THINGS TO DO:
a) Quote the part of the CATH text that opens with the words containing "The CATH Protein" and closes with "classification differs greatly.".
b) For each statement below, state whether the CATH text agrees with it, answering yes or no and quoting the deciding words of the text: (i) CATH was created in the mid-1990s; (ii) at the Class level, domains are assigned by how their secondary structure elements are connected; (iii) protein domains are identified within chains by automatic methods alone.

EXCERPT:
========================================

The CATH Protein Structure Classification database is a free, publicly available online resource that provides information on the evolutionary relationships of protein domains. It was created in the mid-1990s by Professor Christine Orengo and colleagues including Janet Thornton and David Jones, and continues to be developed by the Orengo group at University College London. CATH shares many broad features with the SCOP resource, however there are also many areas in which the detailed classification differs greatly.

==Hierarchical organization==
Experimentally determined protein three-dimensional structures are obtained from the Protein Data Bank (PDB) and split into their consecutive polypeptide chains, where applicable. Protein domains are identified ("chopped") within these chains using a mixture of automatic methods and manual curation.

The domains are then classified within the CATH structural hierarchy: at the Class (C) level, domains are assigned according to their secondary structure content, i.e. all alpha, all beta, a mixture of alpha and beta, or little secondary structure; at the Architecture (A) level, information on the secondary structure arrangement in three-dimensional space is used for assignment; at the Topology/fold (T) level, information on how the secondary structure elements are connected and arranged is used; assignments are made to the Homologous superfamily (H) level if there is good evidence that the domains are related by evolution i.e. they are homologous.

========================================

[Data items]
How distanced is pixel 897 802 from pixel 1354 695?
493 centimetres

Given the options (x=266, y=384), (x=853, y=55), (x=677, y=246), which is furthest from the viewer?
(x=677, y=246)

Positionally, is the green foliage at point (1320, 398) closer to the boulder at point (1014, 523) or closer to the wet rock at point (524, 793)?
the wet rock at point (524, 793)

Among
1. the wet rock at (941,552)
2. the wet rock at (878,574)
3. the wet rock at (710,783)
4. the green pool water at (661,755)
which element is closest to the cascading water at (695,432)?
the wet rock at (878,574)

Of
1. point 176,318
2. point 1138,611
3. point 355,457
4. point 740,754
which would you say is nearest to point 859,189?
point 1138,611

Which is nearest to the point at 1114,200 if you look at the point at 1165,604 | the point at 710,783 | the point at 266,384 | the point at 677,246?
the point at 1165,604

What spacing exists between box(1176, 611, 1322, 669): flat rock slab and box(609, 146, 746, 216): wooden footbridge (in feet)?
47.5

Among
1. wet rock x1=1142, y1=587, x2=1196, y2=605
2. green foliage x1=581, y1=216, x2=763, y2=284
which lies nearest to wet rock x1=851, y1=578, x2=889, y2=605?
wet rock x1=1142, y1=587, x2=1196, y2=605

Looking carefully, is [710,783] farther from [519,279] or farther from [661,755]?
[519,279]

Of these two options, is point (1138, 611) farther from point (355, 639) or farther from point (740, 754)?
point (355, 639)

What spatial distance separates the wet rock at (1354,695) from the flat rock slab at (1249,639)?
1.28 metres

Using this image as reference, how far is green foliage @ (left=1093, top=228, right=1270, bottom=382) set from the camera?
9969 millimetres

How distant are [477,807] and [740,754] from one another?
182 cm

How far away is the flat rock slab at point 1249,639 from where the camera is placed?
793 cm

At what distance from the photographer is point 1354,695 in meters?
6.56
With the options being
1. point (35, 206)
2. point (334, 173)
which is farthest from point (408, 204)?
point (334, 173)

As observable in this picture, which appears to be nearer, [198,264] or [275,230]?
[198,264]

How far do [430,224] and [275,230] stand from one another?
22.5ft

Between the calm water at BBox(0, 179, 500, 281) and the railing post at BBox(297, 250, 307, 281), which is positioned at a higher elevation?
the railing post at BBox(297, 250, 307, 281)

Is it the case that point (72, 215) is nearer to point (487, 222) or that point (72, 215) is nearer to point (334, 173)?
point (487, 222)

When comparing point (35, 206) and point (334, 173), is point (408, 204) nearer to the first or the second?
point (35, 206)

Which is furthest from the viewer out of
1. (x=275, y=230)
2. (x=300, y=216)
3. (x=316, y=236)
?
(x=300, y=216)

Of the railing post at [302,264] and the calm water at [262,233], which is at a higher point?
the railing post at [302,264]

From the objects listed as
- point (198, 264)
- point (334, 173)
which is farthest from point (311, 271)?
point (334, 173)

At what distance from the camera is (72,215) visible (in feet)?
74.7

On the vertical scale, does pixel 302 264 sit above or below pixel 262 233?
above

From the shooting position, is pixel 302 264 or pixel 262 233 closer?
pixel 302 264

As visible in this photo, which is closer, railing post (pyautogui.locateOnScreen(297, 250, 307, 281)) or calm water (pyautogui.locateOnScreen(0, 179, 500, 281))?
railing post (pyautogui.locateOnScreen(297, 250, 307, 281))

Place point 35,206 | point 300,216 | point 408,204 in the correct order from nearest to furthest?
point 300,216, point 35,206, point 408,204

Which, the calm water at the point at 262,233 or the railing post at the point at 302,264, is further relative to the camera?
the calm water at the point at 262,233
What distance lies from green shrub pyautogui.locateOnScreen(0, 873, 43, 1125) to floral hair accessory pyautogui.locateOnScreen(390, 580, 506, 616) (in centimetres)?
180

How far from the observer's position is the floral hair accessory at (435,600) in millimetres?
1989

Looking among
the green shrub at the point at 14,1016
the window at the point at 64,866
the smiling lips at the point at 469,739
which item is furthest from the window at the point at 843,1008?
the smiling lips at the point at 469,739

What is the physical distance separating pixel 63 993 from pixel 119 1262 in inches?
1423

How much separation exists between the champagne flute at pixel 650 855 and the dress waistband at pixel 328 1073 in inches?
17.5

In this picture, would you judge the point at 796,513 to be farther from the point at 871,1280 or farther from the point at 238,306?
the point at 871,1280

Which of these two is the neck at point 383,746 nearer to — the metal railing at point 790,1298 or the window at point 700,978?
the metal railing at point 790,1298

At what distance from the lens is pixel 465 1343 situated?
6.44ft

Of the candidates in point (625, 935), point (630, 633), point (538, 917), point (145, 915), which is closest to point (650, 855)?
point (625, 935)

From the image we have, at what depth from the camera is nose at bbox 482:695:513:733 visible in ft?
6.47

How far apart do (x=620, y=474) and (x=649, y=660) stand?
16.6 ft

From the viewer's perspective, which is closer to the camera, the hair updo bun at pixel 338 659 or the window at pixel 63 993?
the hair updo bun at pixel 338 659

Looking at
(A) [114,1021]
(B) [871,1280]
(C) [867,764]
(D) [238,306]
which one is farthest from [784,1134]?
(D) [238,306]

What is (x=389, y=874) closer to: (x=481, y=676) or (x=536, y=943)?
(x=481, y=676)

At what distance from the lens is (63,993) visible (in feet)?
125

========================================

TASK SOLUTIONS:
a)
The CATH Protein Structure Classification database is a free, publicly available online resource that provides information on the evolutionary relationships of protein domains. It was created in the mid-1990s by Professor Christine Orengo and colleagues including Janet Thornton and David Jones, and continues to be developed by the Orengo group at University College London. CATH shares many broad features with the SCOP resource, however there are also many areas in which the detailed classification differs greatly.

b)
(i) Yes: "It was created in the mid-1990s by Professor Christine Orengo and colleagues including Janet Thornton and David Jones"
(ii) No: "at the Class (C) level, domains are assigned according to their secondary structure content"
(iii) No: "using a mixture of automatic methods and manual curation"